◆ Given instruction
Revise the items below so that "camera" becomes "viewer" everywhere it appears, with every other part left unchanged.

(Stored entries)
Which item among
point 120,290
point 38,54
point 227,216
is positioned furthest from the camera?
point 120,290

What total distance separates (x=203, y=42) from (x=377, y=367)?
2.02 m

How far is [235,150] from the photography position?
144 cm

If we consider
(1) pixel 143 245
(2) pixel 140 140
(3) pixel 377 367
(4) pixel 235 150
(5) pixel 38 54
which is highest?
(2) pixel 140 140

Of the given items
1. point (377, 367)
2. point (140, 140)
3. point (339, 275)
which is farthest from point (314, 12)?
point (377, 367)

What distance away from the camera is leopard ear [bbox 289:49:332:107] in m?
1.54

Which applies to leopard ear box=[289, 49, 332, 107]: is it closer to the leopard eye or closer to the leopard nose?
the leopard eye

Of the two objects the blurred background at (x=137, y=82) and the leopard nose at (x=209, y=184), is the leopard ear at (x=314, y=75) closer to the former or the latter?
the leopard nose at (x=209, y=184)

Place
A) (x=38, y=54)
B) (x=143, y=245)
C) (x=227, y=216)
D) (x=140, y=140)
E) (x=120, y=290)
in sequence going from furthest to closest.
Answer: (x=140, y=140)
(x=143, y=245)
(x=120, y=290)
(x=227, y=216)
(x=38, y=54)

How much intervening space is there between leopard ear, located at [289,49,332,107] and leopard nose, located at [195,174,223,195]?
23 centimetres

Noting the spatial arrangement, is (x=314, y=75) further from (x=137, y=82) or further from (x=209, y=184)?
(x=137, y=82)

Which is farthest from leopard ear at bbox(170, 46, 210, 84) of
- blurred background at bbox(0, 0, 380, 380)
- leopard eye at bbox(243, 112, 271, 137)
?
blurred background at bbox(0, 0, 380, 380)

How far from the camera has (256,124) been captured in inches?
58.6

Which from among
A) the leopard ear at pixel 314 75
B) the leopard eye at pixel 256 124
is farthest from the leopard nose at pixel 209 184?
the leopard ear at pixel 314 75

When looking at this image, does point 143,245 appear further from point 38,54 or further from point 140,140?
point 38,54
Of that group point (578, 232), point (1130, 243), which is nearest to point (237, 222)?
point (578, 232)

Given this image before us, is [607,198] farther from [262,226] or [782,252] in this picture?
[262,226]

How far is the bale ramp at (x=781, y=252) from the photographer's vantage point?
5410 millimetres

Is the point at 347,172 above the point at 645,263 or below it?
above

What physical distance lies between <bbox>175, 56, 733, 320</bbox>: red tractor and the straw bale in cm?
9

◆ Response for this exercise
Which item among
point 120,290
point 38,54
point 227,216
is positioned furthest from the viewer?
point 120,290

What total distance separates (x=203, y=42) from (x=377, y=367)?
2.02 m

How far is [235,150] from the photography position?
144 cm

If we consider
(1) pixel 143 245
(2) pixel 140 140
(3) pixel 377 367
(4) pixel 235 150
(5) pixel 38 54
which is highest?
(2) pixel 140 140

Of the given items
1. point (377, 367)
2. point (140, 140)
3. point (339, 275)
which is farthest from point (314, 12)?
point (377, 367)

What distance away from the viewer is leopard ear [bbox 289:49:332:107] in m?
1.54

Which applies to leopard ear box=[289, 49, 332, 107]: is it closer to the leopard eye or closer to the leopard nose?
the leopard eye

Of the two objects the blurred background at (x=137, y=82) and the leopard nose at (x=209, y=184), is the leopard ear at (x=314, y=75) closer to the former or the latter?
the leopard nose at (x=209, y=184)

Place
A) (x=38, y=54)
B) (x=143, y=245)
C) (x=227, y=216)
D) (x=140, y=140)
E) (x=120, y=290)
in sequence going from furthest to closest.
Answer: (x=140, y=140)
(x=143, y=245)
(x=120, y=290)
(x=227, y=216)
(x=38, y=54)

How much intervening space is there between leopard ear, located at [289,49,332,107] and leopard nose, located at [195,174,223,195]?
23 centimetres

Noting the spatial arrangement, is (x=314, y=75) further from (x=137, y=82) or further from (x=209, y=184)?
(x=137, y=82)

Which is farthest from leopard ear at bbox(170, 46, 210, 84) of
- blurred background at bbox(0, 0, 380, 380)
- leopard eye at bbox(243, 112, 271, 137)
?
blurred background at bbox(0, 0, 380, 380)

How far from the viewer has (256,124) been captured in inches?
58.6

Which from among
A) the leopard ear at pixel 314 75
B) the leopard eye at pixel 256 124
is farthest from the leopard nose at pixel 209 184?
the leopard ear at pixel 314 75

When looking at this image, does point 143,245 appear further from point 38,54 or further from point 140,140?
point 38,54
Of that group point (578, 232), point (1130, 243), which is nearest to point (237, 222)?
point (578, 232)

Given this image before us, is [607,198] farther from [262,226] or [782,252] in this picture?
[262,226]

How far is the bale ramp at (x=781, y=252) from the photographer's vantage point?
5410 millimetres

Is the point at 347,172 above the point at 645,263 or below it?
above

What physical distance lies between <bbox>175, 56, 733, 320</bbox>: red tractor and the straw bale in cm?
9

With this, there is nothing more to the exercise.